The Bagle virus is not new. Since its inception in January 2004, about 188 variants have fanned out across the Internet. And although it may not be threatening your desktop or making headlines currently, Bagle is perhaps the most significant new virus to emerge within the last few years, with its authors manipulating its base code to include new and ever more dangerous payloads. Antivirus vendor F-Secure now reports that Bagle.ge and Bagle.gf are packing the means to hide new sorts of nasties inside your computer, and current antivirus software won't necessarily save you.

Bagle.ge and Bagle.gf pack the means to hide new sorts of nasties inside your computer, and current antivirus software won't necessarily save you.

Bagle reloaded
When deciding to name a virus, researchers look at the underlying code, how it's written, organised and sometimes, what it does. If they've seen the structure before, then they name it as part of a larger family. In the case of Bagle, what it does has morphed significantly in the last two and a half years, but the underlying code structure has remained the same. That leads researchers to conclude that the variants (lettered a through z, then aa through az, and so on, and which now include families of Bagle-inspired Trojan horses) are all descendants of the same base source code and were probably written by the same group of people. Antivirus vendor Kaspersky offers a detailed Bagle timeline here. But you have to go beyond the letters to understand what's unique about Bagle.

Bagle is really a suite of malicious code. Security vendor CA's Scott Molenkamp and Hamish O'Dea offer a detailed diagram of how the various pieces all fit together. There's a part of the code that's a successful e-mail mass mailer, a part that downloads new content from the Web and a part that captures credit card and password information -- and they all interconnect. But a major part of Bagle's success has been its ability to turn off active antivirus protection; without that, Bagle would not have survived so many successful iterations.

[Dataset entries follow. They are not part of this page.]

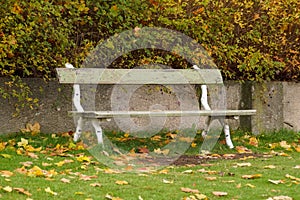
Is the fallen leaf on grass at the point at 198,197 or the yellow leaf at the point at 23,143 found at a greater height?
the yellow leaf at the point at 23,143

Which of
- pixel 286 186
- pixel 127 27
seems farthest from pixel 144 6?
pixel 286 186

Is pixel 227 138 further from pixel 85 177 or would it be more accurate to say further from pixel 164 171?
pixel 85 177

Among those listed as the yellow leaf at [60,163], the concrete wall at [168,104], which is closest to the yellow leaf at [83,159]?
the yellow leaf at [60,163]

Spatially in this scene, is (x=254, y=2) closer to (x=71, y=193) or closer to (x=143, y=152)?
(x=143, y=152)

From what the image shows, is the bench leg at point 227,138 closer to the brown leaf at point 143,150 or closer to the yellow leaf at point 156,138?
the yellow leaf at point 156,138

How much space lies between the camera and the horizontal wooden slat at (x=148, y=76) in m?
7.36

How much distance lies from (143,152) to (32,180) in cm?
238

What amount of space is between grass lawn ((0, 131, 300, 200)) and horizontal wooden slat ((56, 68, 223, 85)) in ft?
2.41

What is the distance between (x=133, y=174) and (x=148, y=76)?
2.46m

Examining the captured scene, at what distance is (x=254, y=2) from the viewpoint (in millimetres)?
8555

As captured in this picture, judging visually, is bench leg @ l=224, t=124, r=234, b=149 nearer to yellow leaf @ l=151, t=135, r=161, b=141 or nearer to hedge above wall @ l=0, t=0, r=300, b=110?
yellow leaf @ l=151, t=135, r=161, b=141

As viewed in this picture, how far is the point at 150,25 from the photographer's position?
25.7 feet

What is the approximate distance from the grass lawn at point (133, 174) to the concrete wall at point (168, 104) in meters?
0.27

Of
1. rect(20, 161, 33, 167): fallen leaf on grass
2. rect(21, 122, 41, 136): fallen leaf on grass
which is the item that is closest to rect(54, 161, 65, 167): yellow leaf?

Currently, Bagle is being used by its authors to create botnets, which these people use to sell to others or make money from for themselves. Presumably, the criminal underground operating Bagle is raking in the money. So it's not enough for Bagle to disable active antivirus protection. Now, Bagle's authors want to evade this defence entirely by storing the program's nastiest components deep inside the Windows system kernel, inside what's called a rootkit.

Thank you, Sony
Sony certainly brought rootkits out of the network administrator's dark and scary closet and into the light of public consciousness. Rootkits allow a vendor to hide files from view. Nearly all antivirus companies are currently unable to ferret out rootkits. Not surprisingly, virus writers are starting to experiment with rootkit technology, and the authors of Bagle have a stable, proven base from which to experiment.

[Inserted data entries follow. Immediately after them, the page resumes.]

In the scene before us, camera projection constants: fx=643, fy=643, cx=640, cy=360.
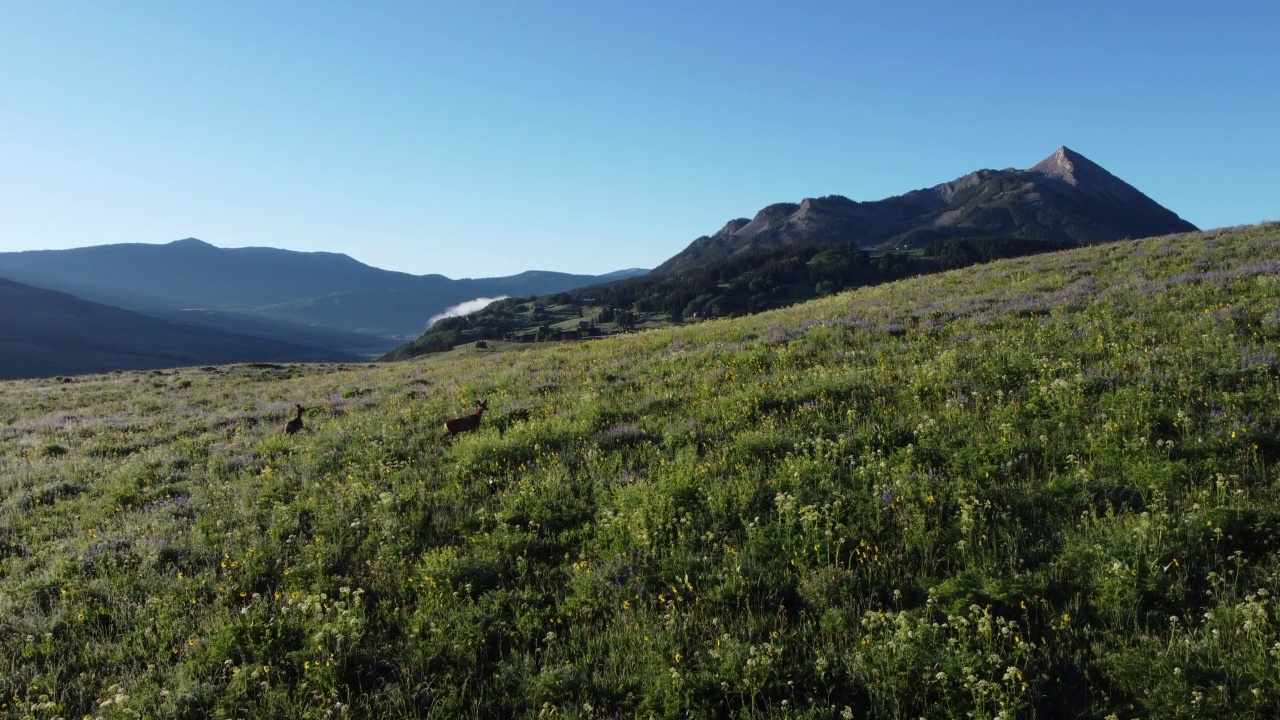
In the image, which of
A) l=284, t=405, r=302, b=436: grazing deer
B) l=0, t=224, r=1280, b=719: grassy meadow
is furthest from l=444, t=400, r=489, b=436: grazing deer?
l=284, t=405, r=302, b=436: grazing deer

Basically, you might find yourself infected with Bagle. While your antivirus app will remove the virus from your system, what it leaves behind could be telegraphing your keystrokes and your personal information onto the Internet -- and you'd have no way of knowing. Big win for virus writers; big loss for you and me.

Sony certainly brought rootkits out of the network administrator's dark and scary closet and into the light of public consciousness.

Protection's on the way
F-Secure offers a product called Backlight that's specifically designed to find and remove rootkits; Webroot's Spy Sweeper also detects some rootkits associated with spyware. But in the main, few antivirus companies currently offer the ability to detect and remove brand-new rootkits, though most can at least remove those that have been identified. I haven't yet seen the 2007 line of antivirus products, but I'll wager that the major vendors will all be touting their newfound abilities to detect and remove new rootkits. In the meantime, it's vital that you don't open e-mail attachments (no matter how tempting), keep your antivirus software current and use two-way firewall protection.